IF THEY SAY YOU CAN’T DO IT, THEY MEAN THEY CAN’T DO IT

A Lesson in Confidence

Anyone who’s attempted the impossible, or even the improbable, has most likely been confronted with a healthy dose of skepticism. Maybe from the media, from rivals, acquaintances, but possibly from those more personal like family, friends, or mentors. Whoever wielded it, and however it was wielded, there’s no denying that when already attempting a difficult challenge, deep-seated skepticism can cause even the most confident to experience a shiver of doubt.

Don’t worry, this isn’t a raw-raw speech. I don’t even know what you’re about to take on, who the hell am I to tell you you’ll be fine? I have no idea. No, instead what I offer is a small window into the mind of someone telling you, you can’t.

Every human is unique. Not just to the extent that we come from different parts of the world, speak different languages, and raised with different values. But even two kids who grew up as best friends on the same block their entire lives are still going to be completely different. They’ll be different because they see and analyze things in their own way, and take a different lesson out of the same experience. Leo Tolstoy once said that two people are ensured to never see the same thing in the same way. This diversity has benefitted our species greatly. It’s what drives ideas and innovation.

But the other side of the coin rests on our complete inability to see ourselves through the lens of another human. It’s impossible. I wasn’t there to experience what you did when your grandfather died. I didn’t feel what you felt when you got accepted to that university. I don’t know exactly what it felt like to have your heart broken by your first love. These experiences, plus literally thousands of others have shaped the person you are, creating thousands of slight deviations from even your closest friend.
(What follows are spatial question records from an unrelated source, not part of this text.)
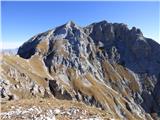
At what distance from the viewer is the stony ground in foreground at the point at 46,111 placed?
1041 inches

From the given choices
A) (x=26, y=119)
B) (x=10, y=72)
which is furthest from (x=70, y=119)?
(x=10, y=72)

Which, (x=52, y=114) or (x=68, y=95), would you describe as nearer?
(x=52, y=114)

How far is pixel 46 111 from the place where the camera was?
89.5 feet

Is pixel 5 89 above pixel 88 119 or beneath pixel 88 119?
above

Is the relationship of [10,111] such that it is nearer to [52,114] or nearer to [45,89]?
[52,114]

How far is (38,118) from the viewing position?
25.9 meters

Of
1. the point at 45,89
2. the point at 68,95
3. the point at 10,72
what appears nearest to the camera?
the point at 10,72

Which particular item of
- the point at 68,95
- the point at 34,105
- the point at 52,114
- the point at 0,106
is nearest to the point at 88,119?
the point at 52,114

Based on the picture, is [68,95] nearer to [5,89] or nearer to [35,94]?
[35,94]

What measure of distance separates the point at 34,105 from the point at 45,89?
6080 inches

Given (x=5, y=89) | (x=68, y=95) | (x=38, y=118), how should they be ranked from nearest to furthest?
(x=38, y=118), (x=5, y=89), (x=68, y=95)

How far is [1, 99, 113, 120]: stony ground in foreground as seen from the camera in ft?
86.8

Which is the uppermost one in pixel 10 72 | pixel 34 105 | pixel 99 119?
pixel 10 72

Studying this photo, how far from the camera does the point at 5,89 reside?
139250 millimetres
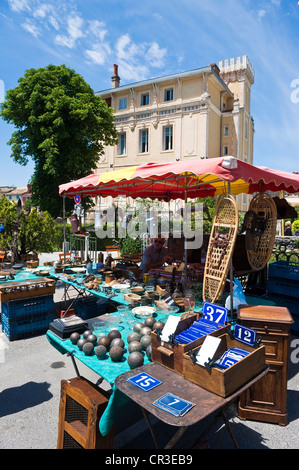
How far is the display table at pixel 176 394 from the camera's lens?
5.65 feet

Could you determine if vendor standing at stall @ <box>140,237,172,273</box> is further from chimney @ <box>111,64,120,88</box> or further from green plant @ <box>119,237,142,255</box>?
chimney @ <box>111,64,120,88</box>

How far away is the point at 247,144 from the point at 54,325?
28484 mm

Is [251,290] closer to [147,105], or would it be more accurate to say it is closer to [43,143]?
[43,143]

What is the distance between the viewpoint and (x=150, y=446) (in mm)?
2764

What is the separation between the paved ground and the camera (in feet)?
9.20

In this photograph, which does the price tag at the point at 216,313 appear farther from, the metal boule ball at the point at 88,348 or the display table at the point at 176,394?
the metal boule ball at the point at 88,348

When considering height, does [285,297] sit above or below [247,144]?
below

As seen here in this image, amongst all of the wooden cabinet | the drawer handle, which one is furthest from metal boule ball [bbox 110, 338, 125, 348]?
the wooden cabinet

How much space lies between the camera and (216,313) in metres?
2.84

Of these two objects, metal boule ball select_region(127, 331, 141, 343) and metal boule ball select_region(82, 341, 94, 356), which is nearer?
metal boule ball select_region(82, 341, 94, 356)

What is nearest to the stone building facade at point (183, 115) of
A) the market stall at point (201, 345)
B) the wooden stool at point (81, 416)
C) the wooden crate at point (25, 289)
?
the wooden crate at point (25, 289)

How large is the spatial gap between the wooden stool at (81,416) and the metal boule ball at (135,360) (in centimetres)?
30

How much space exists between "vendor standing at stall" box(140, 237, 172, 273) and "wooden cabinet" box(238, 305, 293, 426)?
11.6 feet

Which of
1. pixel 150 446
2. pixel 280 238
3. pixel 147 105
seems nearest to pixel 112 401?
pixel 150 446
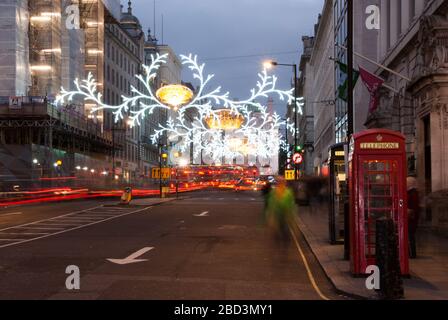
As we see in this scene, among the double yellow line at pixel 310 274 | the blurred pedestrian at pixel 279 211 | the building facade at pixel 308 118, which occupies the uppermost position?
the building facade at pixel 308 118

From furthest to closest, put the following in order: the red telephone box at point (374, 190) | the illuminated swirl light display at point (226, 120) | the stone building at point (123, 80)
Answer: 1. the stone building at point (123, 80)
2. the illuminated swirl light display at point (226, 120)
3. the red telephone box at point (374, 190)

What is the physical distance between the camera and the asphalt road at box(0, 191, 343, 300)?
9.27m

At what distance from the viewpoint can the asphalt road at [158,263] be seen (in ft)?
30.4

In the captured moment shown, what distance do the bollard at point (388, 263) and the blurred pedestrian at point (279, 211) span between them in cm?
1038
And in turn they’ve been doing the same, living in a way that has created thousands of little lessons and deviations from you. So if two best friends who grew up on the same block spending most of their free time together have such different outlooks on life, can you imagine what a person 5 years older than you, who grew up on the other hemisphere thinks? No, you can’t.

It is for this reason, that when someone says you’re one in a million, they’ve underestimated you by about 7.4 billion. For better or worse, you’re about as unique as the DNA that courses through you. While we all may share 99% of our DNA, that remaining 1% ensures that none of us see and process the same event in the same way.

So how the hell, with this much variation, could someone possibly question your ability to complete a challenge? They can’t. All that person is capable of doing, the only thing their DNA is good for, is internalizing that which you are attempting, and making a quick assessment as to their chances of completing it. Once they have decided it’s impossible for them, they’ve decided it must be impossible for you too. But don’t be mad, it’s not their fault, and most likely you’ve been guilty of the same type of judgement many times as well.

Once I realized this was what was going on with the skeptics in my life, I realized and memorialized one very simple fact. Confidence doesn’t come from believing you can do something, it actually comes from not taking into consideration those who say you can’t. In other words, imagine a world in which everything you attempted had no precedent. Imagine you never knew how hard something was until you completed it.

So ignore those who believe its impossible for them, gain your confidence, attempt the “impossible” and succeed or fail. In the end it really doesn’t matter to me, hell I’ve got my own shit people tell me I can’t do, and it takes most of my energy to shut them out.